Prompt:
Count how many lines of the listing below contain the string "What", treating uppercase and lowercase as distinct. Reply with the number alone.

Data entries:
# # # #

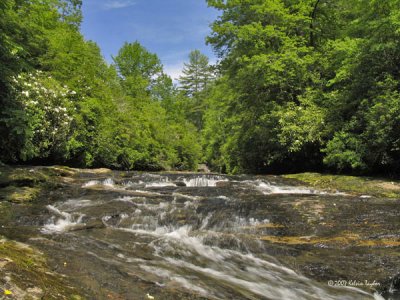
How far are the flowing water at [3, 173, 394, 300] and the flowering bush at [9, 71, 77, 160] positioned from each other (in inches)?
209

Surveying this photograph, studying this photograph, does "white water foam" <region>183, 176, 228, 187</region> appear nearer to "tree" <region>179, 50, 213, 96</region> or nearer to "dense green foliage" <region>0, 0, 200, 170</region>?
"dense green foliage" <region>0, 0, 200, 170</region>

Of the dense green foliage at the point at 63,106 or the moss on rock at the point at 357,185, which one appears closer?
the dense green foliage at the point at 63,106

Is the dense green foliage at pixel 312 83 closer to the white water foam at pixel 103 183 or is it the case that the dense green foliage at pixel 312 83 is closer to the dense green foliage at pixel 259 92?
the dense green foliage at pixel 259 92

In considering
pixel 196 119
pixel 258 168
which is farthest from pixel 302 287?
pixel 196 119

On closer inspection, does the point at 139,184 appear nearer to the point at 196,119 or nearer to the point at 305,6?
the point at 305,6

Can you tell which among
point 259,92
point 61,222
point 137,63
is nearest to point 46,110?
point 61,222

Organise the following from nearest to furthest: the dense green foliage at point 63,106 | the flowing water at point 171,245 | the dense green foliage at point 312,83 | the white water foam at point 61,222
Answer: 1. the flowing water at point 171,245
2. the white water foam at point 61,222
3. the dense green foliage at point 63,106
4. the dense green foliage at point 312,83

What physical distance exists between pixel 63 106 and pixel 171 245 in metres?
12.5

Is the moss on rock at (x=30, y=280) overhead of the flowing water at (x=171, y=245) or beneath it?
overhead

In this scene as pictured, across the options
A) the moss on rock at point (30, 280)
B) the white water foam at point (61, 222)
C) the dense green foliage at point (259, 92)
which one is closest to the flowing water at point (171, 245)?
the white water foam at point (61, 222)

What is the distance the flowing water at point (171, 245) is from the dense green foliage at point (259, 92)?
142 inches

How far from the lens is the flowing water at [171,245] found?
14.8 feet

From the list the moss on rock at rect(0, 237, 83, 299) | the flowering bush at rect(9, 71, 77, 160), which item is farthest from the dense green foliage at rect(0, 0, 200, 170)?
the moss on rock at rect(0, 237, 83, 299)

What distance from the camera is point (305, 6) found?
68.7 feet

# # # #

Answer to this problem:
3